The Mental Health Patient's Charter will ensure:

t Patients get help from nurses or social workers, if they need it, after discharge;

t Home visits will be available within four hours for urgent cases and within two working days for non-urgent cases;

t Patients will not be sent home if it is thought there could be the slightest risk to carers, relatives or the public;

t Tough new time limits for assessing a patient's illness aimed at reducing waiting lists;

t Information on the effects of drugs and other treatments will be available for patients;

t Patients will be allowed to wear their own clothes, have personal possessions and more privacy in hospital while receiving treatment;

t Patients can expect access to a lawyer if necessary and will be able to choose whether they want a man or woman to act as their key worker;

t Explanation of diagnosis will be made available;

t Anyone detained for 28 days or more has the right to apply to a Mental Health Tribunal and get a medical opinion from an independent doctor.

Mr Dorrell hopes the charter consultation, to be officially unveiled in the new year, will go some way to quelling public fears about schizophrenics which began in 1992 when Jonathan Zito was killed by Christopher Clunis at Finsbury Park tube station in north London. There have been a number of other incidents and last August Gerald Malone, the health minister, warned NHS chairmen to improve standards and stop patients falling through the care in the community net.

They were asked to review their services and report back to the Secretary of State.

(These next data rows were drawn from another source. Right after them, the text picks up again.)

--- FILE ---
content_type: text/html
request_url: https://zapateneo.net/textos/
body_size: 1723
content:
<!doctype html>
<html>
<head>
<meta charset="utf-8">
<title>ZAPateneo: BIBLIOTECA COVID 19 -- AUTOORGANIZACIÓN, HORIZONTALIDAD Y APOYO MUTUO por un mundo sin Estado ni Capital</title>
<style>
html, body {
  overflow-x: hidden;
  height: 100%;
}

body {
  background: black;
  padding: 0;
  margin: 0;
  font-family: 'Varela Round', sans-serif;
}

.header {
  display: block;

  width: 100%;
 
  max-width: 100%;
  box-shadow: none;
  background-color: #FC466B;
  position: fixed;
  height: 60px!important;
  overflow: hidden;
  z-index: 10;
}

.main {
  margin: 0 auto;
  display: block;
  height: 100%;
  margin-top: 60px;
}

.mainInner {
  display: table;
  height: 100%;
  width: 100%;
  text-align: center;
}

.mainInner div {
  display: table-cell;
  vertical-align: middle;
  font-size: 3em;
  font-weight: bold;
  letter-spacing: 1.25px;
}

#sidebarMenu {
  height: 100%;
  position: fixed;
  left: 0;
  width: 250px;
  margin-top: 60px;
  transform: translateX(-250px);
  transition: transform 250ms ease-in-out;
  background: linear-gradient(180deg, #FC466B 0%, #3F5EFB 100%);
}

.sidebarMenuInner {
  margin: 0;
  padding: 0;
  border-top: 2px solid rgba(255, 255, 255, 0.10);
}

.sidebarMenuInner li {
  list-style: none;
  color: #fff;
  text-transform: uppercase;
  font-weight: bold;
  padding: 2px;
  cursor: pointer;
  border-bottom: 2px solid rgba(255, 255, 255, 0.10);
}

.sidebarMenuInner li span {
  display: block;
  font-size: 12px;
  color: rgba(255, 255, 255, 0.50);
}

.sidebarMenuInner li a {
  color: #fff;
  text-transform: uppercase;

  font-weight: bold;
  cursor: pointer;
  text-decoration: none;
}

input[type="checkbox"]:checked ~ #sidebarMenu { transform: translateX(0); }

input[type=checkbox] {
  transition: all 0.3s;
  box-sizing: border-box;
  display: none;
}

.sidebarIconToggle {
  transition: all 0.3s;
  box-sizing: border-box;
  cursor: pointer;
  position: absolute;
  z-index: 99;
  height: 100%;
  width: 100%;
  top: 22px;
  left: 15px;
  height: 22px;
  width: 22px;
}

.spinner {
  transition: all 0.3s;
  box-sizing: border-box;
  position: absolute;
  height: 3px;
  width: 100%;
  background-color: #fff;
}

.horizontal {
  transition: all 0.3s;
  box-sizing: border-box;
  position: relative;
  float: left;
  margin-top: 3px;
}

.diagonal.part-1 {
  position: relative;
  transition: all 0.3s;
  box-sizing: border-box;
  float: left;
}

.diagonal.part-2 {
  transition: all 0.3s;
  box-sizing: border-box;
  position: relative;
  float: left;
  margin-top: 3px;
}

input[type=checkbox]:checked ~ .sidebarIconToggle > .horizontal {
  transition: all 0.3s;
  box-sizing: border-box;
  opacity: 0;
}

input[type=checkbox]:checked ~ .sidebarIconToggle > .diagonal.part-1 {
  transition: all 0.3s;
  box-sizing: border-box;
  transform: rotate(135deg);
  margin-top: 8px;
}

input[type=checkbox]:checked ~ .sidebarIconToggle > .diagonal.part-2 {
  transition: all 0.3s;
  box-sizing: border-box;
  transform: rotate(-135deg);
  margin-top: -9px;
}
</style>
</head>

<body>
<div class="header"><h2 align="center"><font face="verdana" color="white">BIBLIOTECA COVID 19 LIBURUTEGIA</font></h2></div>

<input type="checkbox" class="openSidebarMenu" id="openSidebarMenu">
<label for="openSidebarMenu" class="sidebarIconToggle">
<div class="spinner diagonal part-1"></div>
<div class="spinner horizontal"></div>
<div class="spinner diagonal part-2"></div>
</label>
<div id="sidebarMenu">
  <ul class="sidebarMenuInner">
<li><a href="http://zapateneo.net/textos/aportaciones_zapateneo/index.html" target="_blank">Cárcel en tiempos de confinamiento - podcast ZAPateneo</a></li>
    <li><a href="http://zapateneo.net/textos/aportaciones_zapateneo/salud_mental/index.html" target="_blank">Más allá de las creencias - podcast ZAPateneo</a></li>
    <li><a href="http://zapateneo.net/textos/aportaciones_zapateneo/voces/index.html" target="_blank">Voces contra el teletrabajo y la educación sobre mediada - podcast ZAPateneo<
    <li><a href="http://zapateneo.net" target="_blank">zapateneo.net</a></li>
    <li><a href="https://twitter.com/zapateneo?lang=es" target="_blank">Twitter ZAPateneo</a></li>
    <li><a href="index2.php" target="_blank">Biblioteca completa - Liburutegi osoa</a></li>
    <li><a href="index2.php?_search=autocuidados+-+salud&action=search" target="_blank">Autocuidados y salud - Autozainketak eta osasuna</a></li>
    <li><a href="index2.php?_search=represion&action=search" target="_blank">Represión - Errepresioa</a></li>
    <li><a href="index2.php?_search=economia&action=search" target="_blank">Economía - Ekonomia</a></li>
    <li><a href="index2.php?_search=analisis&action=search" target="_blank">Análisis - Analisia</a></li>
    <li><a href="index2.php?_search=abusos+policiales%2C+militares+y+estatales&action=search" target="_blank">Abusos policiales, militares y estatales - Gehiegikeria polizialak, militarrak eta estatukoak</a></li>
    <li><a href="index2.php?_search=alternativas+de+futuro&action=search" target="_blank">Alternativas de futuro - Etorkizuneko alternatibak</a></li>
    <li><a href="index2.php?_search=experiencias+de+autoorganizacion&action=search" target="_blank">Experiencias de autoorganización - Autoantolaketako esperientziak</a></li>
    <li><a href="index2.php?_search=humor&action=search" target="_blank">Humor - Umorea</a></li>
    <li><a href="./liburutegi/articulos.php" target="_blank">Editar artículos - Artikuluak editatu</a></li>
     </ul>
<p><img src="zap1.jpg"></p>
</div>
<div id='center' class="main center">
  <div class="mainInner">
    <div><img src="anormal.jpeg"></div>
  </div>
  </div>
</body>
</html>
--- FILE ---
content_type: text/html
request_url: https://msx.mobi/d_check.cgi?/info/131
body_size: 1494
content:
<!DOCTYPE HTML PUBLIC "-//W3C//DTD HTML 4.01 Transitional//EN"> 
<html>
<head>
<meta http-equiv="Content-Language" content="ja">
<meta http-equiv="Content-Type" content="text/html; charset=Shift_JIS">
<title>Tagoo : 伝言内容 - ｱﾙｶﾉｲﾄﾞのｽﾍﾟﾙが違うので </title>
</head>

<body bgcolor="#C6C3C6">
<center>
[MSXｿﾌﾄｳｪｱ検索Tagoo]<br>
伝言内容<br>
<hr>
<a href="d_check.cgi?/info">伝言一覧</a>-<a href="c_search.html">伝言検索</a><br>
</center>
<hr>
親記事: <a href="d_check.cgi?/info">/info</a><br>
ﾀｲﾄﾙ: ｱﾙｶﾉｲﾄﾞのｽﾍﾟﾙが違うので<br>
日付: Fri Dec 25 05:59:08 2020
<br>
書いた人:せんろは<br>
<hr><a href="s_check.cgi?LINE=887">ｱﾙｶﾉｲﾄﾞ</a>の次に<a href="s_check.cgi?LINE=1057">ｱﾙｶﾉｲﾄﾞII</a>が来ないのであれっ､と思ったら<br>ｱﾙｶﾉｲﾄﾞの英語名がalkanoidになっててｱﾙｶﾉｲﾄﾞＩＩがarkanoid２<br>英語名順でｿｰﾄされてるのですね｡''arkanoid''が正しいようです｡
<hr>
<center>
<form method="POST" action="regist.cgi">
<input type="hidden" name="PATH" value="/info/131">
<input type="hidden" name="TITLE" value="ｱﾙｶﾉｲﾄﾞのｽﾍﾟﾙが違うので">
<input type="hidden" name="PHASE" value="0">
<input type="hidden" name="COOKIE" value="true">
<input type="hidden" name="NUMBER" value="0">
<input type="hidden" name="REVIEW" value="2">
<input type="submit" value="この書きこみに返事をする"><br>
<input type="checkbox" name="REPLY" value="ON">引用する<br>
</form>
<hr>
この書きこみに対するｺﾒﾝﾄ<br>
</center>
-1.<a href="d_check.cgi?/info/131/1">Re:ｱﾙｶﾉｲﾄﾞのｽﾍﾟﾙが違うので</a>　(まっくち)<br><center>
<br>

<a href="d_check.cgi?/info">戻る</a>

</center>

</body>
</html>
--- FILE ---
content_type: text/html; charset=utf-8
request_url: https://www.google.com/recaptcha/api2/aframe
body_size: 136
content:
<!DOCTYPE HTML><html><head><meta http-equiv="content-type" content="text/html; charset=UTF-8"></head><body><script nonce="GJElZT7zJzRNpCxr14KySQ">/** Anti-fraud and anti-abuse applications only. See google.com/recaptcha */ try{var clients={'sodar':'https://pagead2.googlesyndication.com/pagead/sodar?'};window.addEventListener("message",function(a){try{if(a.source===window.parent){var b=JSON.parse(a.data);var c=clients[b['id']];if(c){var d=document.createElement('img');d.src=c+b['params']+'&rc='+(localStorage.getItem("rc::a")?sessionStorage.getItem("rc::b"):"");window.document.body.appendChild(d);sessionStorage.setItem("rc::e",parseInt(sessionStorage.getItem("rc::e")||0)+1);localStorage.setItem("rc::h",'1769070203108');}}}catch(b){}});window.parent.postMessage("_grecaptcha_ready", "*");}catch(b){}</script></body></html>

He is due to announce the outcome of the exercise shortly.

Mr Dorrell said: "When there is public comment about the mental health services, people often latch on to the phrase `care in the community' and say this means the Government is not interested in hospital care, which isn't true.

"The phrase has become misleading because it has come to imply that the only type of mental health service we are interested in delivering is one based on community health and that is not the case.

"What we are concerned to do is deliver a spectrum of care, so that someone who is acutely mentally ill has their acute needs met in a hospital; that there is care available in a sheltered setting for those who need it; that there is community care for those who need it; and crisis teams for meeting crisis need.

Mr Dorrell admitted, however, that in parts of the NHS, "we have not succeeded in delivering standards of care that we would all want to see".

Kate Harrison of the mental health charity, Mind, said patients needed more help, not a charter. "Services for people with schizophrenia are not good enough. We need more resources across a spectrum of services from decent housing and occupations to social support. The fear is that a charter is simply more paper that won't provide what's needed."